Было нечто такое честное и грубое в том, как он целовался — такой контраст с деликатными ласками между моих ног. Дисциплинированный священник отрекся бы от собственного удовольствия и ласкал бы меня пальцами до оргазма. Но мужчина был бы требовательным и эгоистичным, как и его поцелуй. Он удерживал бы меня сильными руками, вытащил бы свой член и поимел бы меня так, как это делал его язык. Ненасытно. Убедительно. Неудержимо.

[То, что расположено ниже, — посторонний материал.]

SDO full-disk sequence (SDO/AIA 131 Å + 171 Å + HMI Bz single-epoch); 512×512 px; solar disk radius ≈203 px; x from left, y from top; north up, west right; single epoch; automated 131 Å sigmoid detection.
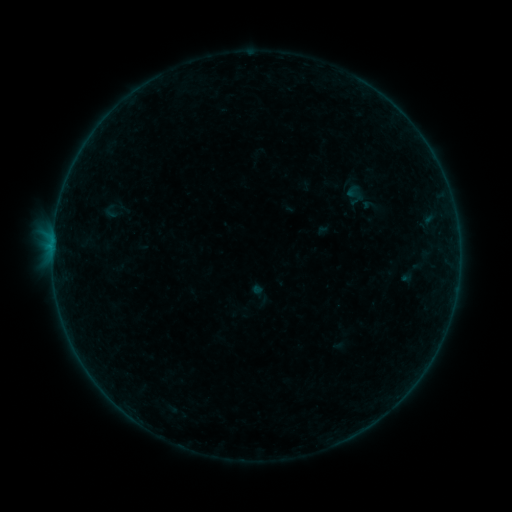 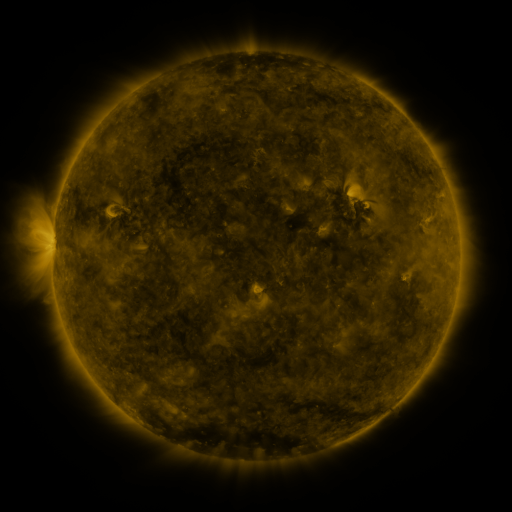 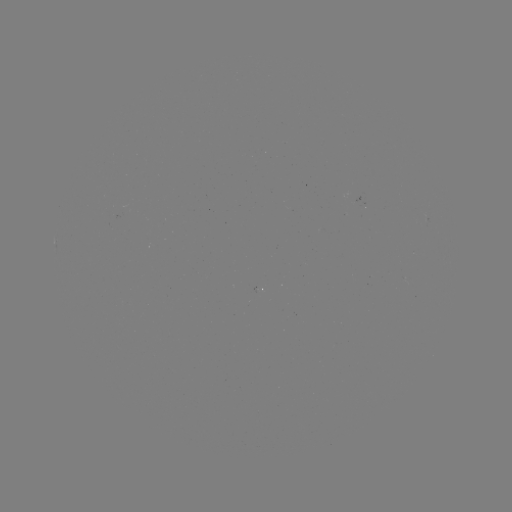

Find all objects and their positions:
sigmoid: [102, 203, 119, 220]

Священники должны заслуживать доверия, и все же я доверила свое тело и сердце заботе мужчины за рясой. Потому что я доверяла его открытости, ощущала с ней связь, находила в ней утешение. Потому что в его поцелуе не было стыда. Лишь безудержное желание и любовь.
Невыносимый жар липнул к моей коже. Внутренняя сторона бедер сделалась скользкой от пота и возбуждения. А мое дыхание смешивалось с его дыханием, обдавая наши лица зноем вздохов.
Я приподняла бедра, приветствуя толчки его пальцев.
— Сильнее. Я не сломаюсь.
Рорк скользнул губами по моему подбородку, его бакенбарды были шершавыми и влажными.
— Нет, но я сломаюсь.
Мою грудь сдавило, скрутило похотью, надеждой и болью негодования, которое отказывалось уходить.
Он убрал руку и дрожащими пальцами застегнул мои обрезанные шорты. Видимо, это означало, что мы закончили.
Пока я подумывала эгоистично потребовать большего, Рорк, типичный дразнилка, подвинулся так близко, что его губы задели мое лицо.